Bismillahirrohmanirrohim,

Allah SWT Yang Maha Berkehendak dan Maha Mengetahui menciptakan Bani Adam dengan kemuliaan, dan ditundukkan seluruh yang ada di alam semesta ini baik di langit dan di bumi bagi kemuliaan manusia; seperti yang disabdakan-Nya dalam Al Isra’:70. Demikian pula keberadaan bangsa-bangsa dan suku-suku bangsa serta apa fungsinya, diwahyukan dalam Al Hujuraat :13. Adapun mengenai kebudayaan (yang meliputi aspek bahasa yang berbeda) dari suku-suku bangsa disabdakan dalam Ar Ruum :22. Mengenai keragaman agama yang dianut manusia, telah disabdakan Allah SWT pula dalam Al-Kaafiruun :6. Kandungan ayat-ayat tersebut diatas saya sertakan sebagai petunjuk arah tulisan ini.

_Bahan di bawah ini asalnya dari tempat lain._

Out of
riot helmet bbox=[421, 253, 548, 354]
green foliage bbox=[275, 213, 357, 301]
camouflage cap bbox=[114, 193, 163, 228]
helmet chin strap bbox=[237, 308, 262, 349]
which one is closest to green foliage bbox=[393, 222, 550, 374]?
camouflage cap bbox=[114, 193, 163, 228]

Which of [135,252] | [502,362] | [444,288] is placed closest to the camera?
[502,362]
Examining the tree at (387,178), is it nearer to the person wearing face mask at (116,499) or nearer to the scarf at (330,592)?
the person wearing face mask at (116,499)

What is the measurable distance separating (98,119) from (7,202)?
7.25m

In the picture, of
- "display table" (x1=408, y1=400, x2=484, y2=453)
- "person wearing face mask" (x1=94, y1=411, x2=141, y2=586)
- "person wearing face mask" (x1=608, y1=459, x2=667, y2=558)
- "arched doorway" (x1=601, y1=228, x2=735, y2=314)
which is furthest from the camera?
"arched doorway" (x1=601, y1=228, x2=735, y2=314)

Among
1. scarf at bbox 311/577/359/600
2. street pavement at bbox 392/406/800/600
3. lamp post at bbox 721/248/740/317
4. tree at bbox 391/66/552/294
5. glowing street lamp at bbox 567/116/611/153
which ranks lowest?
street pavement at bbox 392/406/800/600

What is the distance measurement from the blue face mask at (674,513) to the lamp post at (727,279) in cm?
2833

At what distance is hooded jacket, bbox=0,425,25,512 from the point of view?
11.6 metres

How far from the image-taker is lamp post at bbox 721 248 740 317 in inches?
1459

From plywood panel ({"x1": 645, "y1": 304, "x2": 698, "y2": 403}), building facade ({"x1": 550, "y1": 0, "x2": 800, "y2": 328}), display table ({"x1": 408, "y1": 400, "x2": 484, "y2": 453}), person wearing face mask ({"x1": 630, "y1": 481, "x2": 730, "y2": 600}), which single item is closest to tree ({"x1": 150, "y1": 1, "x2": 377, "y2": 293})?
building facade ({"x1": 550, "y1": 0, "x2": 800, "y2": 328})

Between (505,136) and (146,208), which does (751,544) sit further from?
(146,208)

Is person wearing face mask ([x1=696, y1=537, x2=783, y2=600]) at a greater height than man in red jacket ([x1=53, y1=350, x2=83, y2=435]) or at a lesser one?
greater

Berkisah tentang pandangan hidup Urang Sunda, maka akan berawal dari kosmologinya dimana Urang Sunda mengartikan hidup dan kehidupannya di alam dunia ini. Ada beberapa Naskah Kuno Sunda, antara lain Sanghiyang Siksa Kanda’ng Karesian (SSKK-1518 M), Sewaka Darma (abad ke 17 M), Naskah Ciburuy (abad 17 M), dan folkorik lainnya seperti makna kandungan Prasasti Kawali 7 dan 8 (Abad 13-14 M) serta aspek Budaya Sunda yang bisa dijadikan rujukan.

Bagaimana Pandangan Hidup Urang Sunda dalam menentukan VISI dan MISI keberadaannya di jagat raya ini. Berikut ini adalah bagan/skema paradigmanya. Hal ini diharapkan akan memudahkan alur pikir Urang Sunda dalam menyiasati keberadaannya. Alur VISI dan MISI Hidup Urang Sunda ini disebut dengan istilah RAWAYAN JATI. Dalam hal ini Rawayan dapat diartikan sebagai sasak, jembatan, perjalanan, atau keturunan. Sedangkan Jati merupakan esensi sebagai suatu perjalanan atau proses kehidupan dalam meniti alur INALILLAHI WA INNA ILAIHIROJI’UUN.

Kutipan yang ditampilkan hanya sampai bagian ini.